On Fri, 2009-12-18 at 15:20 +0100, Matthias Schniedermeyer wrote:
> On 18.12.2009 03:57, Ben Hutchings wrote:
> > On Thu, 2009-12-17 at 19:51 -0800, Steve Langasek wrote:
> > > On Fri, Dec 18, 2009 at 12:24:01AM -0000, Ben Hutchings wrote:
> > > > I substituted a much cleaner test in Debian (see the linked bug report)
> > > > and suggest you take that change.
> > > 
> > > As near as I can tell, the Debian fix is incorrect because 
> > > /sys/module/nfsd
> > > is only available if nfsd is built as a module. Anyone who has the code
> > > built into their kernel will not have this directory.
> > 
> > Anything that *can* be built as a module still appears in /sys/modules
> > even if built-in.
> 
> Then nfsd must be the exception that proves the rule, because that 
> change just killed my nfs-kernel-server ("Not starting NFS kernel 
> daemon: no support in current kernel.").
> I'm running 2.6.32 with nfsd compiled in and there is no 
> "/sys/module/nfsd"
> 
> Killing the check make nfsd work again.
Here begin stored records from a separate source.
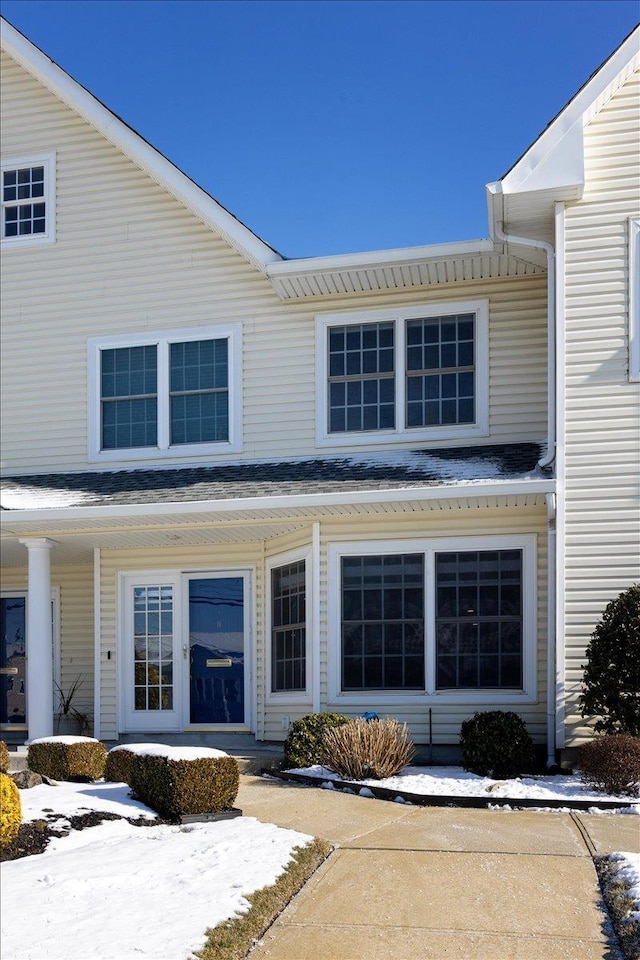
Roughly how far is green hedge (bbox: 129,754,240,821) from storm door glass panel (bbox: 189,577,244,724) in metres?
5.15

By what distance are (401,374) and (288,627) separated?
140 inches

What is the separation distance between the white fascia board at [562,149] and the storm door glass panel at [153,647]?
704 cm

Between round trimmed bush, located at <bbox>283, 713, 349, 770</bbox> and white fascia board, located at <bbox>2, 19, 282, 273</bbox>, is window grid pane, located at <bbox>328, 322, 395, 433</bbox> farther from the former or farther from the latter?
round trimmed bush, located at <bbox>283, 713, 349, 770</bbox>

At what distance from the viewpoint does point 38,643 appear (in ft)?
46.0

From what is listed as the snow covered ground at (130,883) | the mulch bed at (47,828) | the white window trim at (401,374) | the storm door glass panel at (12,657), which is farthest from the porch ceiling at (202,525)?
the mulch bed at (47,828)

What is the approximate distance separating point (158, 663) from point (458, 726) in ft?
14.4

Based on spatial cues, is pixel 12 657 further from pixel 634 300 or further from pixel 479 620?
pixel 634 300

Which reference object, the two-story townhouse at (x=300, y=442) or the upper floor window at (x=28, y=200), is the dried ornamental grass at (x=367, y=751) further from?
the upper floor window at (x=28, y=200)

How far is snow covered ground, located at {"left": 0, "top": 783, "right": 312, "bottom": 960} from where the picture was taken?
5.77 meters

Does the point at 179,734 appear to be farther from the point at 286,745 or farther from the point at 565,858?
the point at 565,858

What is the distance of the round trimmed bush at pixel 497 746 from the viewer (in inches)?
449

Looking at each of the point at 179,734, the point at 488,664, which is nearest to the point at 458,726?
the point at 488,664

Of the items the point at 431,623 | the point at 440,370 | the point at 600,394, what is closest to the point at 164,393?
the point at 440,370

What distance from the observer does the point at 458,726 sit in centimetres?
1277
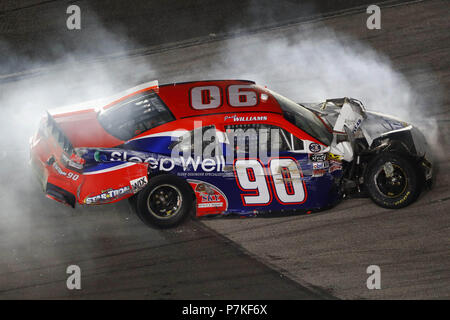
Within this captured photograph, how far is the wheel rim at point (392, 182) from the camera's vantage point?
802cm

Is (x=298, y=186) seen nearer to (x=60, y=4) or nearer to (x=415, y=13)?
(x=415, y=13)

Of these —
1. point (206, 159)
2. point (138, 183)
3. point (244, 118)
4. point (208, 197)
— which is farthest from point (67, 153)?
point (244, 118)

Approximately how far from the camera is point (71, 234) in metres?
7.76

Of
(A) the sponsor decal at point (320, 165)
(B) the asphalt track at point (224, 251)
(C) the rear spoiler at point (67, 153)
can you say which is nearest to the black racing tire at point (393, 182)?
(B) the asphalt track at point (224, 251)

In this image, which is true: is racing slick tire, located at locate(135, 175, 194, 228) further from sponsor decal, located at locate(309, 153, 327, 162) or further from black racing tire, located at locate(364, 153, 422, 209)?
black racing tire, located at locate(364, 153, 422, 209)

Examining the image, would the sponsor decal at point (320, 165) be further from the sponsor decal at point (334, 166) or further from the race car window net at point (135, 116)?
the race car window net at point (135, 116)

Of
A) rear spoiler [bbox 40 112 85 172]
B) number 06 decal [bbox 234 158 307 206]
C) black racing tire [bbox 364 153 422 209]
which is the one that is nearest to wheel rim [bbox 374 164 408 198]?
black racing tire [bbox 364 153 422 209]

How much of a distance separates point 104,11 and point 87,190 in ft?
23.3

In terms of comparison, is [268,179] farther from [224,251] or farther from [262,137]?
[224,251]

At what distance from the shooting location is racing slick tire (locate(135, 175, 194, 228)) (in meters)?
7.54

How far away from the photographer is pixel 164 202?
768 centimetres

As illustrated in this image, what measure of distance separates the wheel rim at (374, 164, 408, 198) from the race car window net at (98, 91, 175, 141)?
268cm

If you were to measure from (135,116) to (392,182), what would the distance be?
129 inches

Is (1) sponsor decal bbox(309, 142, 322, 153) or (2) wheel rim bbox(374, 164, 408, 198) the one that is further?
(2) wheel rim bbox(374, 164, 408, 198)
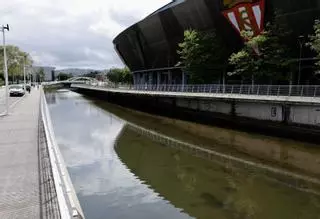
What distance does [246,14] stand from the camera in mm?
39375

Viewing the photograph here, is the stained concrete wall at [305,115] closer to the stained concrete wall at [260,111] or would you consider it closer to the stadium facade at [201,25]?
the stained concrete wall at [260,111]

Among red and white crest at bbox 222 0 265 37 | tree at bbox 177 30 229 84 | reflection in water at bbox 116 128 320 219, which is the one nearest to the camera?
reflection in water at bbox 116 128 320 219

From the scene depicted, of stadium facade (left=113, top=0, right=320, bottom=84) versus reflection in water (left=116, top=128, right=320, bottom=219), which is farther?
stadium facade (left=113, top=0, right=320, bottom=84)

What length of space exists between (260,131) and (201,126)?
20.5 feet

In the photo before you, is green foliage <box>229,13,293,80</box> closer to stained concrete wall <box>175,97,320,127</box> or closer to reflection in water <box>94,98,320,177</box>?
stained concrete wall <box>175,97,320,127</box>

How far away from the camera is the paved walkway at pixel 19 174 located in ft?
24.7

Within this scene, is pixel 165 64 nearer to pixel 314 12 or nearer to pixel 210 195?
pixel 314 12

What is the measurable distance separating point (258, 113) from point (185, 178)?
63.0 feet

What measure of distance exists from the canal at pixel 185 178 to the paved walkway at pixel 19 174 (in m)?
2.36

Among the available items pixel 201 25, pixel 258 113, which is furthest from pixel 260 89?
pixel 201 25

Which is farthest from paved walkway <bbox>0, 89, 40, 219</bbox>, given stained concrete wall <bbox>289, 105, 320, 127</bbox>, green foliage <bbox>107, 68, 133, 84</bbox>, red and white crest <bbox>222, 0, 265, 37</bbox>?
green foliage <bbox>107, 68, 133, 84</bbox>

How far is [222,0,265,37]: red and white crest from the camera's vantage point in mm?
37438

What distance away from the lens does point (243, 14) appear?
131 ft

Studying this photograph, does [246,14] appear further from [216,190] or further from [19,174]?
[19,174]
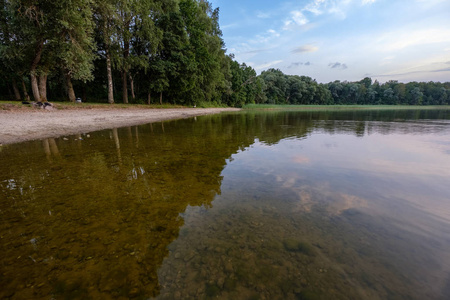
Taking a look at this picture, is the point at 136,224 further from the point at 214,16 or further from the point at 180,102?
the point at 214,16

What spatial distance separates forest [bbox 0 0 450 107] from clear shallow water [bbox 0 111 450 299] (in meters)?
20.4

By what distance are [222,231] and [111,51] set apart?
107 ft

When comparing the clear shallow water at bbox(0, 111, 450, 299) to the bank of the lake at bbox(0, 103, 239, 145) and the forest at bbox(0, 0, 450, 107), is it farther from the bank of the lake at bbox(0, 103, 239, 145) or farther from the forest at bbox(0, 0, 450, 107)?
the forest at bbox(0, 0, 450, 107)

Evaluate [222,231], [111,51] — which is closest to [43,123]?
[222,231]

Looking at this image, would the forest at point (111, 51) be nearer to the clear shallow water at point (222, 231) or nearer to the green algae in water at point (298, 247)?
the clear shallow water at point (222, 231)

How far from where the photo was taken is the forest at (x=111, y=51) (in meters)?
20.6

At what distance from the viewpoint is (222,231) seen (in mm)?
3611

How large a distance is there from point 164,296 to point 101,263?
3.61 ft

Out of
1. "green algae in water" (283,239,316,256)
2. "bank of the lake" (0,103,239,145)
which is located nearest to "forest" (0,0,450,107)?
"bank of the lake" (0,103,239,145)

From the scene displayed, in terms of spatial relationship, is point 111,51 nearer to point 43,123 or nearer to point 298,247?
point 43,123

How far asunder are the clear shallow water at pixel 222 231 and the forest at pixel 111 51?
20.4m

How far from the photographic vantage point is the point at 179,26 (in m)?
35.7

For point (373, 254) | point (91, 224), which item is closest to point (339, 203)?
point (373, 254)

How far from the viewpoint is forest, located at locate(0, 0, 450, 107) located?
2058 centimetres
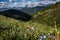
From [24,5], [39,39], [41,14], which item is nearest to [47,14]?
[41,14]

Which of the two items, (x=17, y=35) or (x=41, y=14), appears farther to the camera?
(x=41, y=14)

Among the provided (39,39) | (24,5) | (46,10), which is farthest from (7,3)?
(39,39)

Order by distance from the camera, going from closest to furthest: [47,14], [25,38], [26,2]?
[25,38]
[47,14]
[26,2]

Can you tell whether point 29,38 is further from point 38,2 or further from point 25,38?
point 38,2

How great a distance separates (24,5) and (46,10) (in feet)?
3.94

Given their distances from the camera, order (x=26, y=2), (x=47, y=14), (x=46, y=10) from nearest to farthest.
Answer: (x=47, y=14), (x=46, y=10), (x=26, y=2)

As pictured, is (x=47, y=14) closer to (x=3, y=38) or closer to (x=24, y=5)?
(x=24, y=5)

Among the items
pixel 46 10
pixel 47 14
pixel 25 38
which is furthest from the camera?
pixel 46 10

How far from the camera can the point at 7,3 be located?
13695 mm

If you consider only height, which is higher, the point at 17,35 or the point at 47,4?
the point at 17,35

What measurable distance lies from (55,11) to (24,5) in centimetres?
201

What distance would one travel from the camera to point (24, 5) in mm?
13727

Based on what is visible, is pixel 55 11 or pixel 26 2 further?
pixel 26 2

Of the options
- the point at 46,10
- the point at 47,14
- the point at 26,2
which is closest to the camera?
the point at 47,14
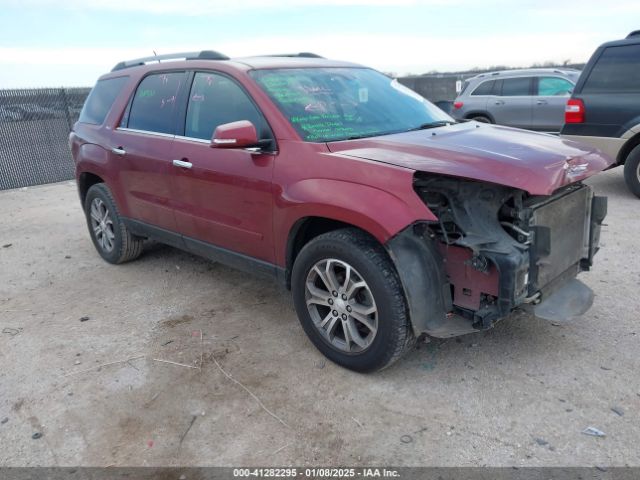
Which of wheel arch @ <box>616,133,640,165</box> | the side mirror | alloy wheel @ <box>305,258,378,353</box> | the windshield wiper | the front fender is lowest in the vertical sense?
alloy wheel @ <box>305,258,378,353</box>

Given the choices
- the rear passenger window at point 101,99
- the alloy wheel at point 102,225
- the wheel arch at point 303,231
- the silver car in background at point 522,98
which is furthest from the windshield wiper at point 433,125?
the silver car in background at point 522,98

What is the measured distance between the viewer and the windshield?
3525 mm

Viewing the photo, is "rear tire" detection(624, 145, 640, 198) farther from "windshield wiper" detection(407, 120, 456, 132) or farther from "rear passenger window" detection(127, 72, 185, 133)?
"rear passenger window" detection(127, 72, 185, 133)

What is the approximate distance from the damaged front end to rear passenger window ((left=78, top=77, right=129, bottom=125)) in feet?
11.4

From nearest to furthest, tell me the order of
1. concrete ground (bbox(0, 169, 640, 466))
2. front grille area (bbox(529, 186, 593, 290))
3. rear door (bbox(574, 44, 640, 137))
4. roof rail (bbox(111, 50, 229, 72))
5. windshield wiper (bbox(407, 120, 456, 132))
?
concrete ground (bbox(0, 169, 640, 466)) < front grille area (bbox(529, 186, 593, 290)) < windshield wiper (bbox(407, 120, 456, 132)) < roof rail (bbox(111, 50, 229, 72)) < rear door (bbox(574, 44, 640, 137))

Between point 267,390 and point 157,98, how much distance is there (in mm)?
2708

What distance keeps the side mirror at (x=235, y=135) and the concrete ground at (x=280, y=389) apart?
140 cm

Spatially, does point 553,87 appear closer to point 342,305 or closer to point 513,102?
point 513,102

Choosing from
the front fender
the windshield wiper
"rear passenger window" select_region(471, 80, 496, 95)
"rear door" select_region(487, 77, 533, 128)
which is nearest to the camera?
the front fender

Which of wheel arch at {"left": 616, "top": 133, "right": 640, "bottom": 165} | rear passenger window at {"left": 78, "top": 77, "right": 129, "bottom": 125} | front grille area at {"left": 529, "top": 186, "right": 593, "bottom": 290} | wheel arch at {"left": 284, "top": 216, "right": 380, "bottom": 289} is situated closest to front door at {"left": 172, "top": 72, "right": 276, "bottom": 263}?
wheel arch at {"left": 284, "top": 216, "right": 380, "bottom": 289}

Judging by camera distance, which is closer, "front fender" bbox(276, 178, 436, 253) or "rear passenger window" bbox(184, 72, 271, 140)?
"front fender" bbox(276, 178, 436, 253)

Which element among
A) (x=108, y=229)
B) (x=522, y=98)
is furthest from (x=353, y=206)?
(x=522, y=98)

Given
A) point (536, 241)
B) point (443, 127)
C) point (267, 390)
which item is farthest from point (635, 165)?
point (267, 390)

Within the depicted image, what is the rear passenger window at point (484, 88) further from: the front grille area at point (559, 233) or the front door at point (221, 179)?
the front door at point (221, 179)
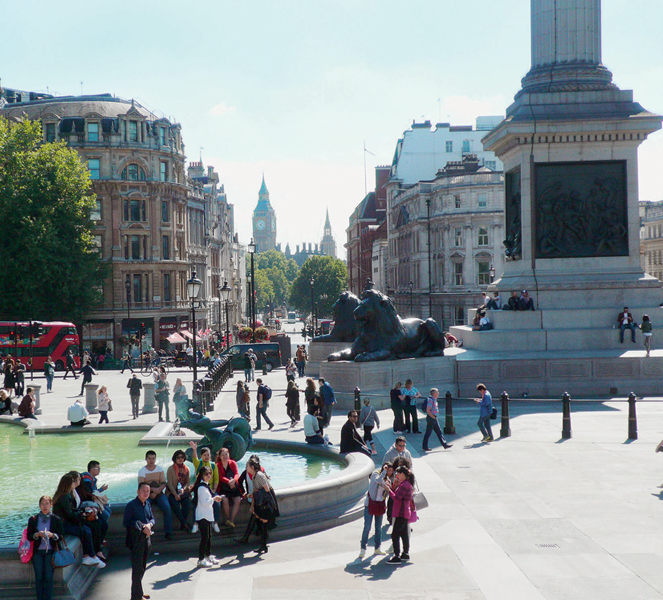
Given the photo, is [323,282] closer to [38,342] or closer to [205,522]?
[38,342]

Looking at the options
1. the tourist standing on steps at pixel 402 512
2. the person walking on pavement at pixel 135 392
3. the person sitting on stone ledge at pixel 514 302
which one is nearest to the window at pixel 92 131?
the person walking on pavement at pixel 135 392

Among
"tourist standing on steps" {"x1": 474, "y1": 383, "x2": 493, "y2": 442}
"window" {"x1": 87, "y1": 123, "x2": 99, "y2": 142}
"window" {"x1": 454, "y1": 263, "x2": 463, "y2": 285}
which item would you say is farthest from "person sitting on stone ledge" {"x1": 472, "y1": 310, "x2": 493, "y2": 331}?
"window" {"x1": 87, "y1": 123, "x2": 99, "y2": 142}

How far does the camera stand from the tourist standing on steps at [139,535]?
8.64 metres

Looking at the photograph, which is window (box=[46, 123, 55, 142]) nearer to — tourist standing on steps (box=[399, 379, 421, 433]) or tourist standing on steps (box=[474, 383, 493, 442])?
tourist standing on steps (box=[399, 379, 421, 433])

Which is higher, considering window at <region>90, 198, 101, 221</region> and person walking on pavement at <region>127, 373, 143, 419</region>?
window at <region>90, 198, 101, 221</region>

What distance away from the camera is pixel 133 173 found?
202ft

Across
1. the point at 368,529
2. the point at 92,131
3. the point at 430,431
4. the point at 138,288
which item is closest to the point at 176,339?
the point at 138,288

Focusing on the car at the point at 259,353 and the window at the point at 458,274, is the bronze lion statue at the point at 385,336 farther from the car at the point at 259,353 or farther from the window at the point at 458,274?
the window at the point at 458,274

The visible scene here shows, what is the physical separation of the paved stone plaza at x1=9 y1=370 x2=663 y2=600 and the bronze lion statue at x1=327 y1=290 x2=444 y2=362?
7.96 m

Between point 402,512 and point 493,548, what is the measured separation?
1378 mm

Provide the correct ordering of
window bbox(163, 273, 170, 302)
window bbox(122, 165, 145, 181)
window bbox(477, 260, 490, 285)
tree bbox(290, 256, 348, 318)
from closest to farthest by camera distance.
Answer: window bbox(122, 165, 145, 181) → window bbox(163, 273, 170, 302) → window bbox(477, 260, 490, 285) → tree bbox(290, 256, 348, 318)

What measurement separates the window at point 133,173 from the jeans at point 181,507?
176 ft

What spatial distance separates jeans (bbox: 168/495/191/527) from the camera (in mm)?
10516

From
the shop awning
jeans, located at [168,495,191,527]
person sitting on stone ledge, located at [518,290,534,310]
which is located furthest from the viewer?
the shop awning
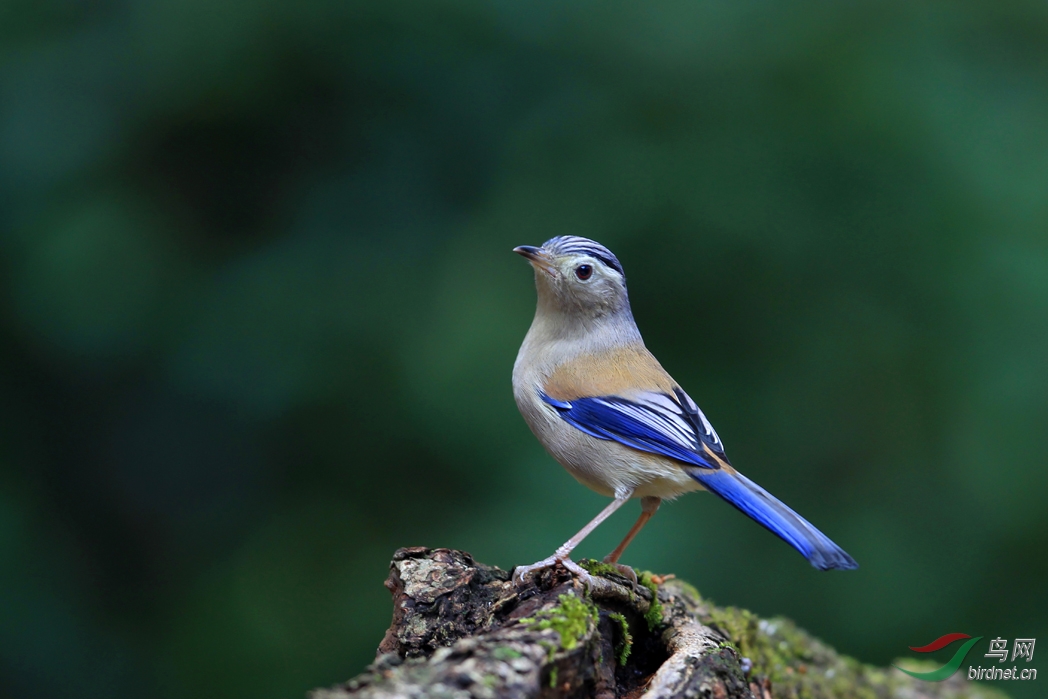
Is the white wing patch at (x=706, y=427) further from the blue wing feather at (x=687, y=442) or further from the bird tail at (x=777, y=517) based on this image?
the bird tail at (x=777, y=517)

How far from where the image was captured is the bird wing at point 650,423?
140 inches

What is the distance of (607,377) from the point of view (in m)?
3.96

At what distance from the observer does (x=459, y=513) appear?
544cm

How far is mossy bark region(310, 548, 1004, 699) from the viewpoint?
2.26 m

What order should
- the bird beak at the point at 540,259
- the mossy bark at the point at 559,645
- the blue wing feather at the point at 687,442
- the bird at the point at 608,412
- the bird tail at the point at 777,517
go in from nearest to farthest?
the mossy bark at the point at 559,645 → the bird tail at the point at 777,517 → the blue wing feather at the point at 687,442 → the bird at the point at 608,412 → the bird beak at the point at 540,259

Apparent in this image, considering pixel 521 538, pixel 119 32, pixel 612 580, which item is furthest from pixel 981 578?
pixel 119 32

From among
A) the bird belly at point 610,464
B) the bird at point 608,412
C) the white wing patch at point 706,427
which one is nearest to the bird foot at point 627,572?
the bird at point 608,412

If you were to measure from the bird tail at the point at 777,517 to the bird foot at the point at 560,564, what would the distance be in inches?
25.8

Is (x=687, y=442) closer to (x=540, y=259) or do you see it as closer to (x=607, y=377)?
(x=607, y=377)

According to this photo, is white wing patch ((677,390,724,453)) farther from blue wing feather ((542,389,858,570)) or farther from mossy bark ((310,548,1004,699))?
mossy bark ((310,548,1004,699))

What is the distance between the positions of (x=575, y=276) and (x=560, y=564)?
1522 mm

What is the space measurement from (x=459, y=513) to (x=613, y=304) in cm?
190

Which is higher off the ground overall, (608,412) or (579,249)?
(579,249)

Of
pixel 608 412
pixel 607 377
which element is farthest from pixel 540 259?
pixel 608 412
You're right.  /sys/module/<name> is created for built-in code which has
"module" parameters, but nfsd doesn't have any.

Let's check for /proc/fs/nfs/exports instead.  That will always be
created on successful initialisation of nfsd.

Ben.

-- 
Ben Hutchings
Humans are not rational beings; they are rationalising beings.